Semmel statt Bun

Skurril: SPAR verkauft jetzt "Austro-Burger"

Es gibt kulinarische Ideen, bei denen man kurz innehält, die Augenbraue hebt – und dann doch neugierig wird. Der neue „Austro-Burger“ von SPAR gehört genau in diese Kategorie.

Wie geht ein Burger auf österreichisch? Die Antwort ist erstaunlich simpel und lässt sich offenbar ganz ohne großen Umweg kreieren. Der neue Austro-Burger von SPAR kommt ohne Chichi aus. Statt Brioche und Smash-Patty gibt es eine Bio-Semmel von SPAR Natur*pur, ein Laibchen, ein knackiges Salatblatt und eine Sauce nach Wahl. Mehr braucht es hier auch nicht, um das Prinzip zu verstehen: unkompliziert, schnell und sättigend.

Skurril: SPAR verkauft jetzt
© SPAR

Wer sagt, dass ein guter Burger aus Amerika kommen muss?  

Zur Auswahl stehen drei Varianten:

  • Classic mit faschiertem Schweinefleisch – saftig und würzig
  • Geflügel aus Pute und Huhn – etwas milder, fein im Biss, überraschend leicht
  • Veggie – 100 % pflanzlich, mit ordentlich Würze und Biss, die fleischlose Antwort im Trio

Kulinarisch bewegt sich das Ganze irgendwo zwischen moderner Feinkost-Interpretation und ehrlicher Jausenstation.

Eigentlich eine Schnitzelsemmel – nur smarter gelabelt

Man könnte auch sagen: Der Austro-Burger ist die globalisierte Version der guten alten Schnitzelsemmel. Nur eben ohne Schnitzel, dafür mit Laibchen. Mit Salat statt Gurkerl. Und mit einem Branding, das ihn in die große weite Burgerwelt übersetzt.

Skurril ist der neue Burger schon ein bisschen – aber nicht unsympathisch. Denn das Produkt nimmt sich selbst nicht zu ernst, obwohl es sehr genau weiß, was es sein will: ein schneller, günstiger Snack mit österreichischem Twist.

Das Preisargument: schwer zu ignorieren

Besonders im Alltag spielt der Austro-Burger seine Stärke aus – und zwar beim Preis.

  • Austro-Burger solo: € 2,99 (statt € 3,49)
  • Burger + Getränk (0,5 l Coca-Cola, Fanta, Sprite oder Mezzo Mix): € 3,99

Sauce macht die Semmel

So simpel der Aufbau, so entscheidend ist die Sauce.

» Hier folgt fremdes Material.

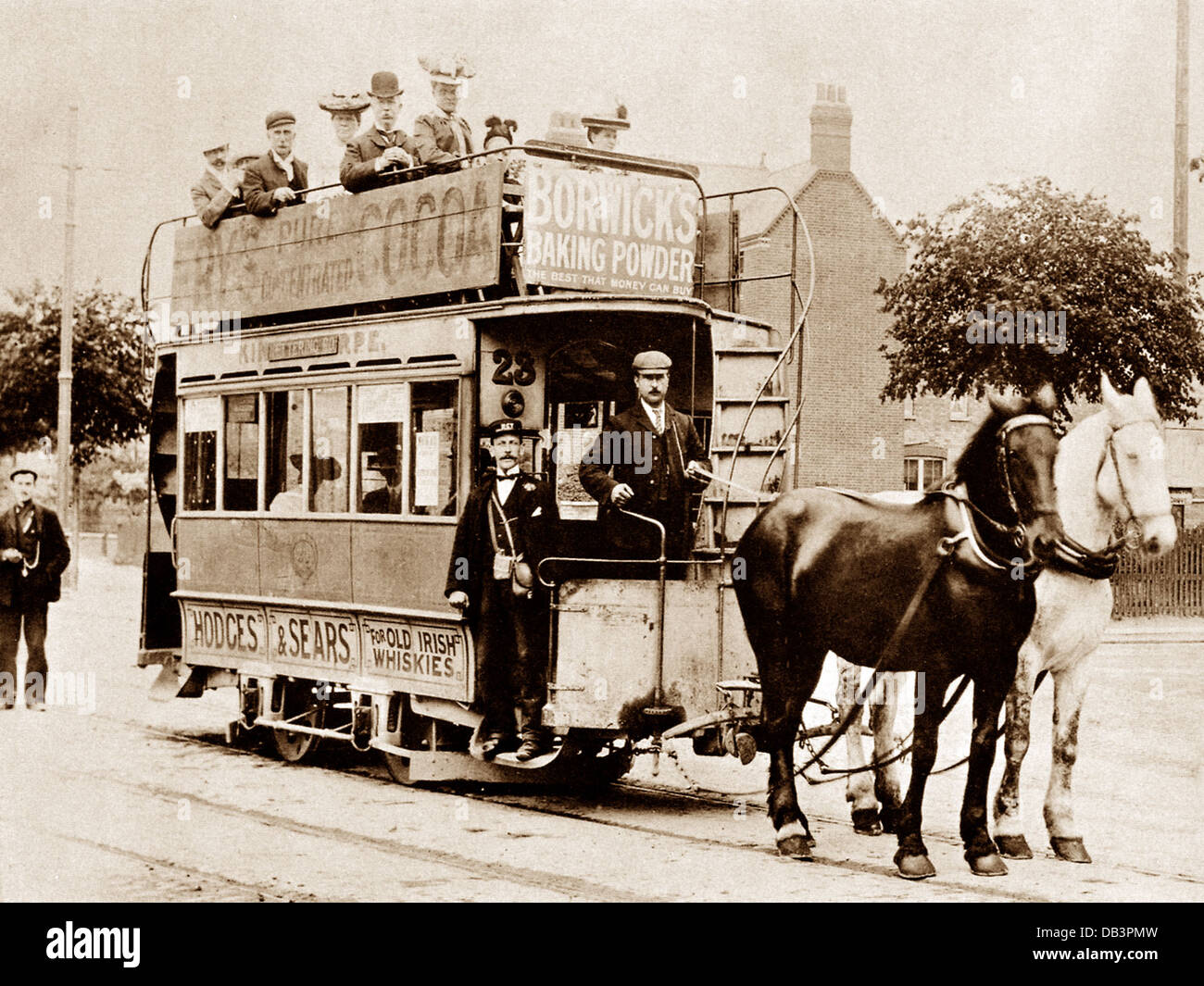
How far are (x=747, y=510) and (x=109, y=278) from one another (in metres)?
23.4

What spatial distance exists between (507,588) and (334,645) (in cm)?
202

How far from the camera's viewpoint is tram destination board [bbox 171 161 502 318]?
Answer: 977cm

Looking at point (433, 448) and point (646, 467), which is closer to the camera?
point (646, 467)

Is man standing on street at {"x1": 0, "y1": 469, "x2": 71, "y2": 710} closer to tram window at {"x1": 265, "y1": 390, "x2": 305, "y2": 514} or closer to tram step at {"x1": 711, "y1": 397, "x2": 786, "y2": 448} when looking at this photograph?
tram window at {"x1": 265, "y1": 390, "x2": 305, "y2": 514}

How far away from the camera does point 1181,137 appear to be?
14.6 metres

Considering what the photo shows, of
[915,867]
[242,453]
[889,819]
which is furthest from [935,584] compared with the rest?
[242,453]

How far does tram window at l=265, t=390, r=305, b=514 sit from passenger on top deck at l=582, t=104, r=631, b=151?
2.72 metres

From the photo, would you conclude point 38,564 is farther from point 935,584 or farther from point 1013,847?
point 1013,847

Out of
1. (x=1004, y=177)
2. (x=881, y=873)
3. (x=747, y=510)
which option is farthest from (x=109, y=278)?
(x=881, y=873)

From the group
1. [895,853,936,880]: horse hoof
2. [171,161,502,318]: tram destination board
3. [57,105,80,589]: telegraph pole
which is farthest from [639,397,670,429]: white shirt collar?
[57,105,80,589]: telegraph pole

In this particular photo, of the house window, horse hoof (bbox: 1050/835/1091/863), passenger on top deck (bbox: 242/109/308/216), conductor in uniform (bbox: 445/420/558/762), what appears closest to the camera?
horse hoof (bbox: 1050/835/1091/863)

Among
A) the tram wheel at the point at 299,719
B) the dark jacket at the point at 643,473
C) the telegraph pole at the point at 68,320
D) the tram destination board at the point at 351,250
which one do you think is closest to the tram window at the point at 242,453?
the tram destination board at the point at 351,250

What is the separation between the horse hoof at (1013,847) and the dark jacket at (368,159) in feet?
19.5
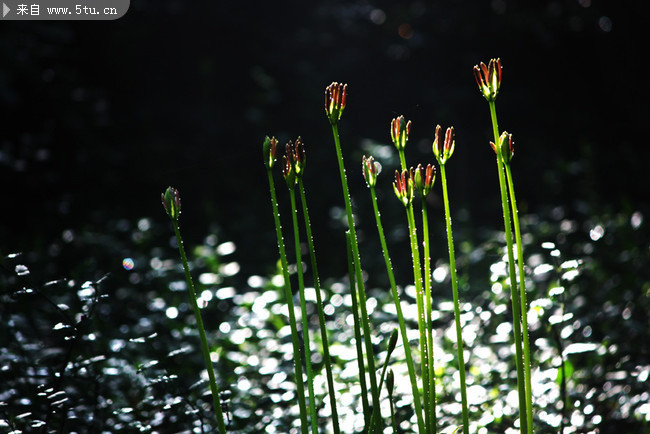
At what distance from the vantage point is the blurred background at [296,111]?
3578 mm

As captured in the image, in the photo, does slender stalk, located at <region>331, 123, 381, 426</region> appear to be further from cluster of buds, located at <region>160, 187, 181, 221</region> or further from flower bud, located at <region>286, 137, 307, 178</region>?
cluster of buds, located at <region>160, 187, 181, 221</region>

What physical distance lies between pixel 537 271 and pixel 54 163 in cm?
331

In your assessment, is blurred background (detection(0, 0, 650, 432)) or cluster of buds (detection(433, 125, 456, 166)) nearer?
cluster of buds (detection(433, 125, 456, 166))

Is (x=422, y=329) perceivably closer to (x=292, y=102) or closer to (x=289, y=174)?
(x=289, y=174)

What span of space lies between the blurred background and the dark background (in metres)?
0.01

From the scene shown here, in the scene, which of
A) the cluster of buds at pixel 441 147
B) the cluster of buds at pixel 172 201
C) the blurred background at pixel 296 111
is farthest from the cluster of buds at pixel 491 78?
the blurred background at pixel 296 111

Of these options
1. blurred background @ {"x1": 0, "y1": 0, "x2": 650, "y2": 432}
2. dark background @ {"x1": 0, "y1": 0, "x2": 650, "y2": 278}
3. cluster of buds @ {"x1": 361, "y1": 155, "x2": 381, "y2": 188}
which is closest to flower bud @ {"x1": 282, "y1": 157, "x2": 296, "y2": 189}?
cluster of buds @ {"x1": 361, "y1": 155, "x2": 381, "y2": 188}

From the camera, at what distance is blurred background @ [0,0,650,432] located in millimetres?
3578

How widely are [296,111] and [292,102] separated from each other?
0.33ft

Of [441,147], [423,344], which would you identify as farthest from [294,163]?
[423,344]

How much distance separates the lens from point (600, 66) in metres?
5.38

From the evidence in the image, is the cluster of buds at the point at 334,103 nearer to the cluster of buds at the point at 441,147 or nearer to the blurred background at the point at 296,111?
the cluster of buds at the point at 441,147

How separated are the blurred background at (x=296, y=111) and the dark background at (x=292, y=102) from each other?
0.01 meters

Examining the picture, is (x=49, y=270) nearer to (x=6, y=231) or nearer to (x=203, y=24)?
(x=6, y=231)
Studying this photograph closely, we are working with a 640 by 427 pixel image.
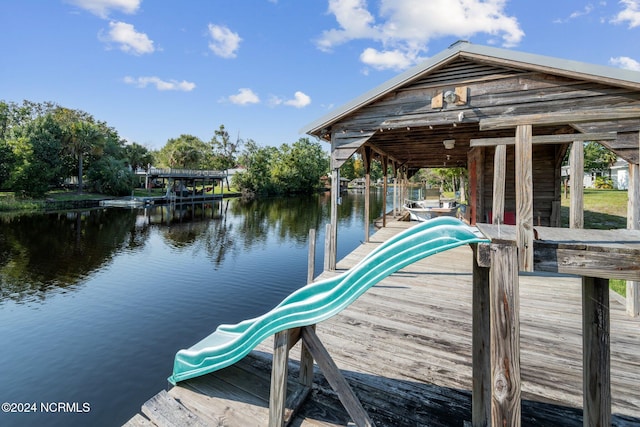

Zur Wahl stehen Klassiker wie Ketchup und Senf, ergänzt durch Mayonnaise für alle, die es cremiger mögen. Es ist genau diese Freiheit, die den Austro-Burger flexibler macht als man ihm auf den ersten Blick zutraut.

Und wieso heißt er jetzt Burger?

Die ehrliche Antwort: Weil es besser klingt. „Austro-Burger“ transportiert das Produkt sofort in eine Welt, in der man es spontan essen, fotografieren und mitnehmen kann. Es klingt moderner als „Semmeln mit Laibchen“, internationaler als „Schnitzelsemmel ohne Schnitzel“ und passt damit perfekt in die heutige Snack-Sprache.